(Dataset entries)
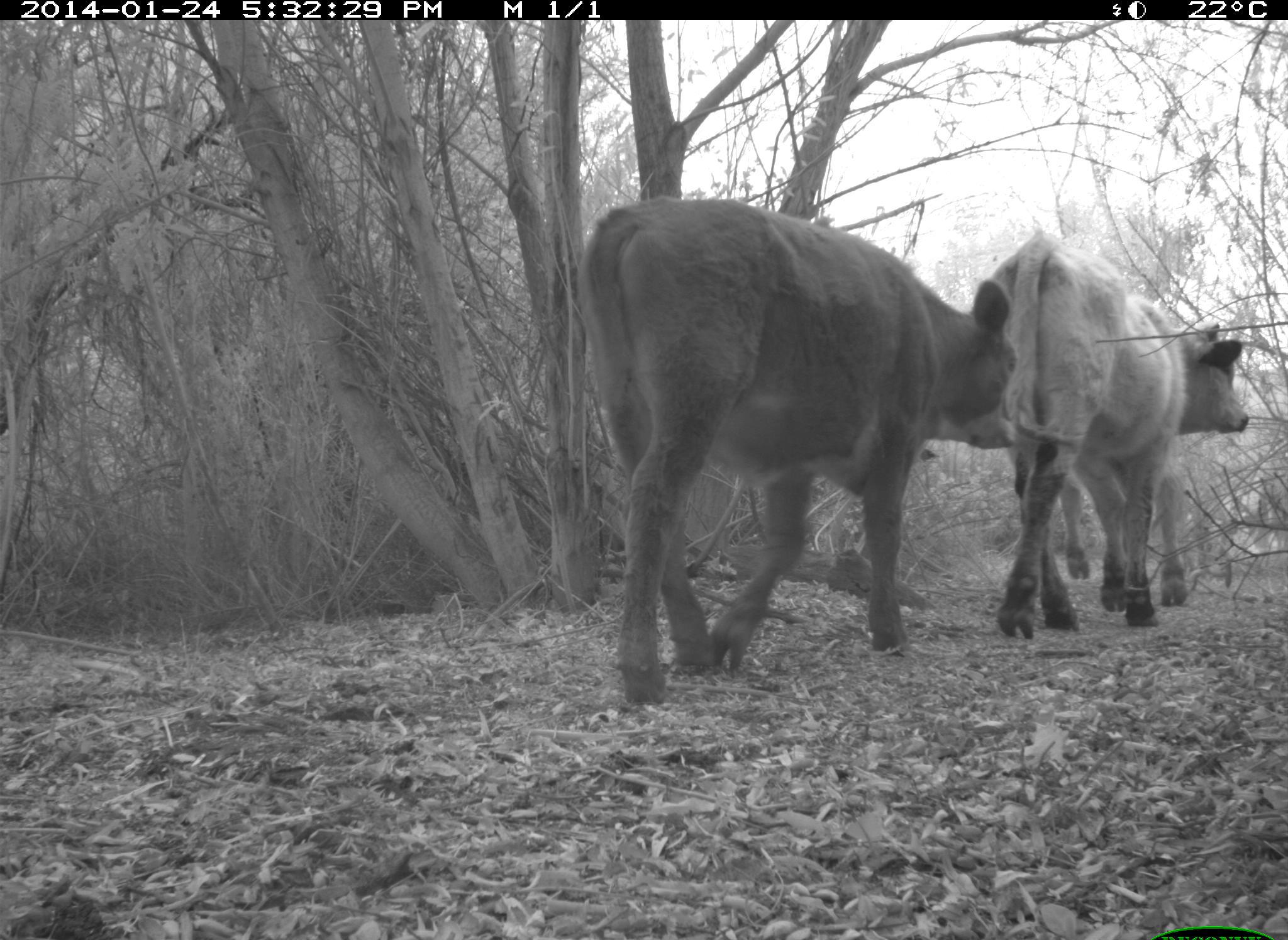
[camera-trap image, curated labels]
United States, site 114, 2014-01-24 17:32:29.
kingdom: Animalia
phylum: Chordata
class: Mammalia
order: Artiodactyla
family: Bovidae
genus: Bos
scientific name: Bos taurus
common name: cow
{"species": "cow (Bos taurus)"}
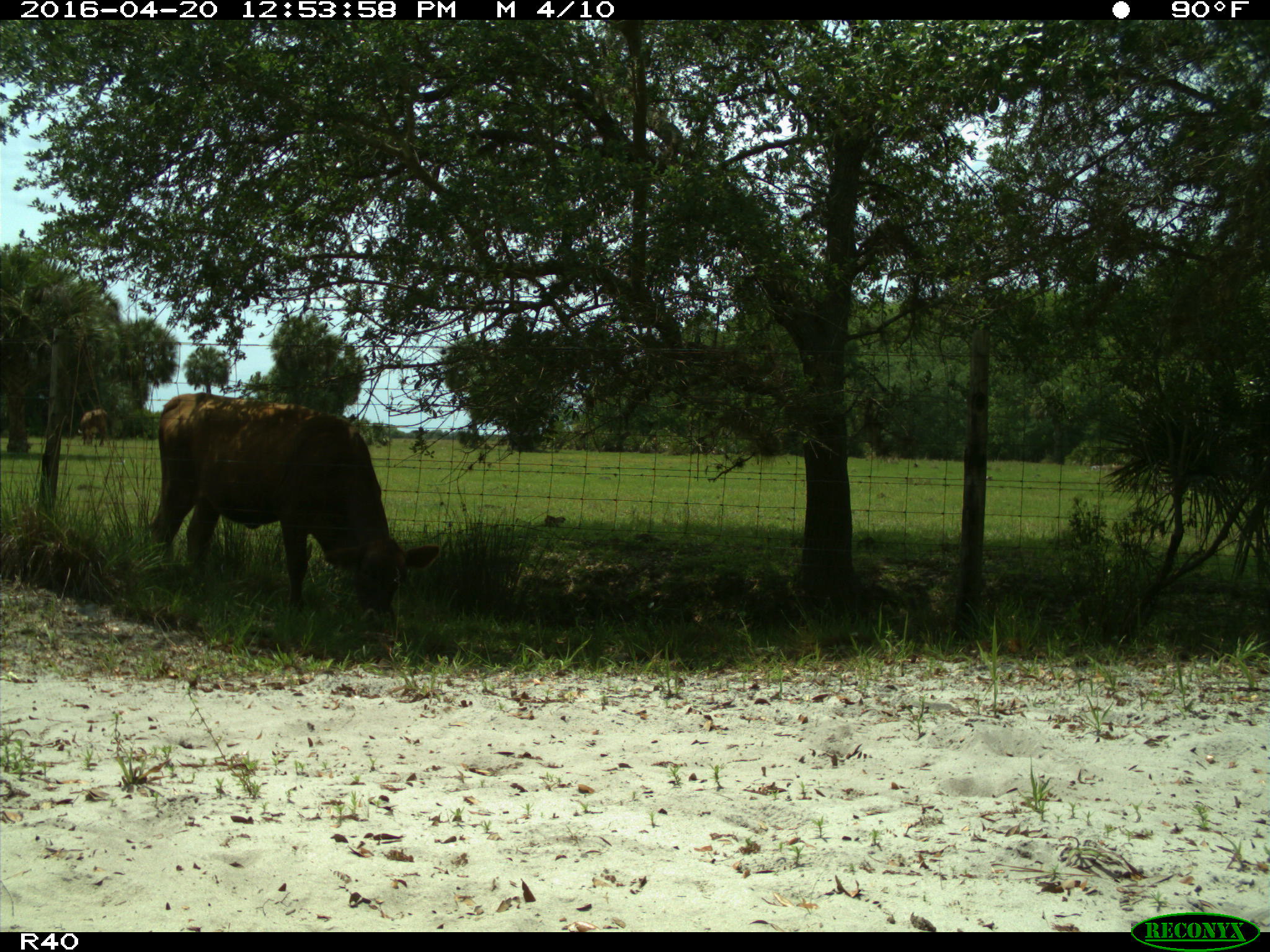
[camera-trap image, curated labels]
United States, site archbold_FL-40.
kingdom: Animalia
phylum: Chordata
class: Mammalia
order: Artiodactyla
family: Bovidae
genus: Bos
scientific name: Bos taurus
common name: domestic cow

* * *

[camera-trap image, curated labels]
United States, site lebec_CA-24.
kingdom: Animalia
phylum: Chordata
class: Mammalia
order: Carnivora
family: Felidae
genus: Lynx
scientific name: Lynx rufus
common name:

▸ HOW TO COMPLETE THIS TASK
Give back, exactly and without pictures, the stretch of the records above from the line containing "common name: cow" through the line containing "common name: domestic cow", with both end lines included.

▸ EXPECTED ANSWER
common name: cow
{"species": "cow (Bos taurus)"}
[camera-trap image, curated labels]
United States, site archbold_FL-40.
kingdom: Animalia
phylum: Chordata
class: Mammalia
order: Artiodactyla
family: Bovidae
genus: Bos
scientific name: Bos taurus
common name: domestic cow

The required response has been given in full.